# fav feeder fish



## Xenocobra (Sep 6, 2003)

favorate feeder and any entertaining storys
just getting ideas


----------



## NERVOUS (Aug 20, 2003)

I used to have a 60 US Gallon Cichlid tank back in high school and I had this Convict that would always eat feeders in the following manner:
1.) Eat the eyes so that the fish was blind
2.) Eat the tail fin so that the fish was slow
3.) Eat the other fins so that the fish was even slower
4.) Eat the mouth/nose/face/head so that the fish was basically decapitated
5.) Eat the remains

It was the weirdest thing to watch... Methodical carnage - He was an evil fish!


----------



## Heartless-Dealer (Aug 3, 2003)

the moues video on this site rocks


----------



## phil (Feb 15, 2003)

I like seeing how long giant danios can last in my tank wit my rhom. I had 6 once and he ate them at a rate of 1 a night.


----------



## Xenocobra (Sep 6, 2003)

the mouse video is cool


----------



## Coldfire (Aug 20, 2003)

I put 40 feeders in the tank with my 2 spilos, they bit off all of their tails until they were all floating upside down looking at the terror of death comming up for them.


----------



## STIFFY (Jul 9, 2003)

Oscars go quick in my tank but I had this Green Terrors that lasted a month. He would chase my caribe around that tank. Next thing I knew he was missing his face. Then when I went to Laughlin for a week I came back and there was no sign of him. 
On a side note EVERY TIME I feed a live fish my Ps go through a growth spurt.


----------



## Xenocobra (Sep 6, 2003)

that is some crazy stuff man


----------



## Xenocobra (Sep 6, 2003)

can't wait for mine to be that big


----------



## accr (Nov 27, 2002)

I had a 4" red devil in with a 12" TSN. The RD would steal feeders from the TSN even right outta the mouth.

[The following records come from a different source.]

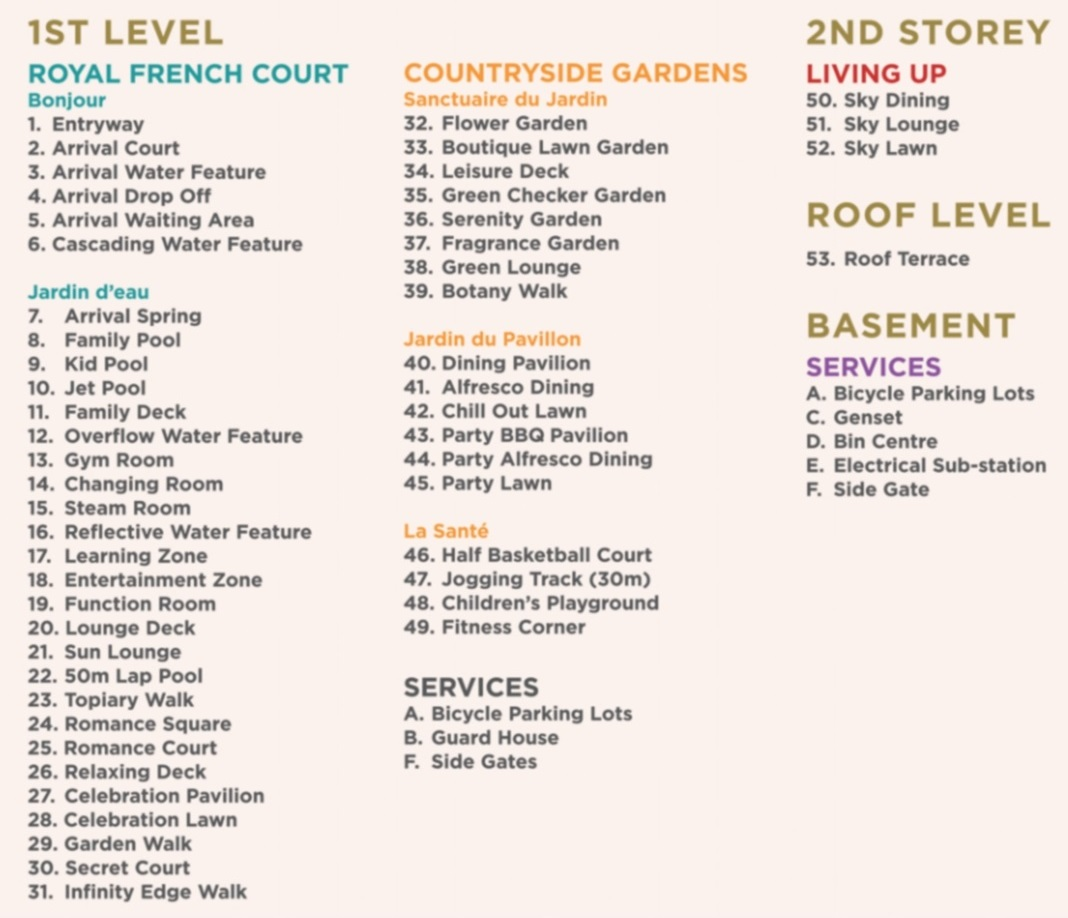 Provence Residence EC Site Plan & Facilities-2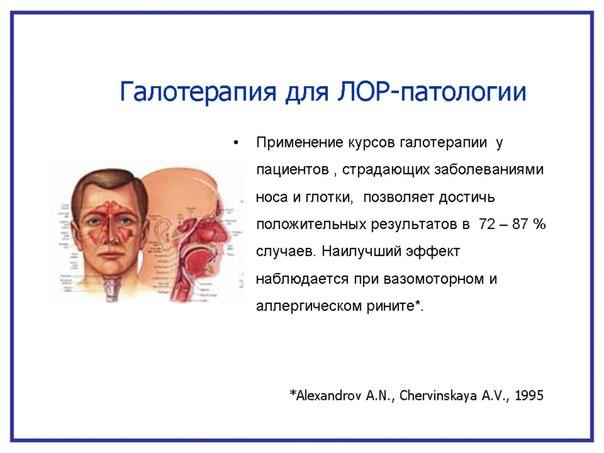 Курс галотерапии
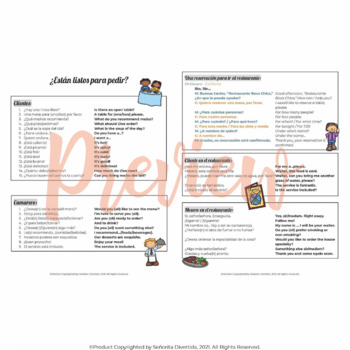 Spanish 2 Binder Handout: Ordering in a Restaurant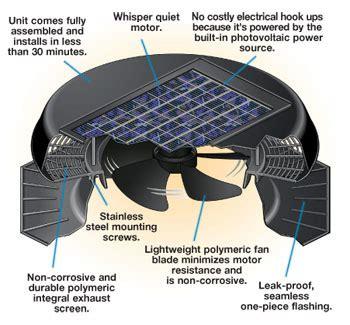 outside house vents solar powered skylights plus skylight ventilation 1320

There were once the RD bite down on a feeder from the back, with the head still sticking out. The TSN senses movement and did a quick snap at the RD's face. The RD got head slammed pretty hard, was shaking his head left and right abit kinda dizzy

..but poor feeder got his eyes knocked right off from the impact.

TSN Rulezzzz


----------



## o snap its eric (Feb 19, 2003)

My 6" RD going up against my breeding pair of RB and 1 Cariba. It was the coolest feeder show every. THey battled and while the Male RB were going at it, the cariba came up and bite his forehead and took out a fat chunk. Then from there on it was over. The female then came up and bit him in the asshole and the male ripped off his jaw and more of the head got taken off and the tails were all chomped off.


----------



## o snap its eric (Feb 19, 2003)

I have some mouse frenzy pics on the forum and i have some vids but i think its too nasty for you guys to see. May start up too much contraversy, see how lately it happened so imma refrain from making a mistake. But the pics already is nasty....


----------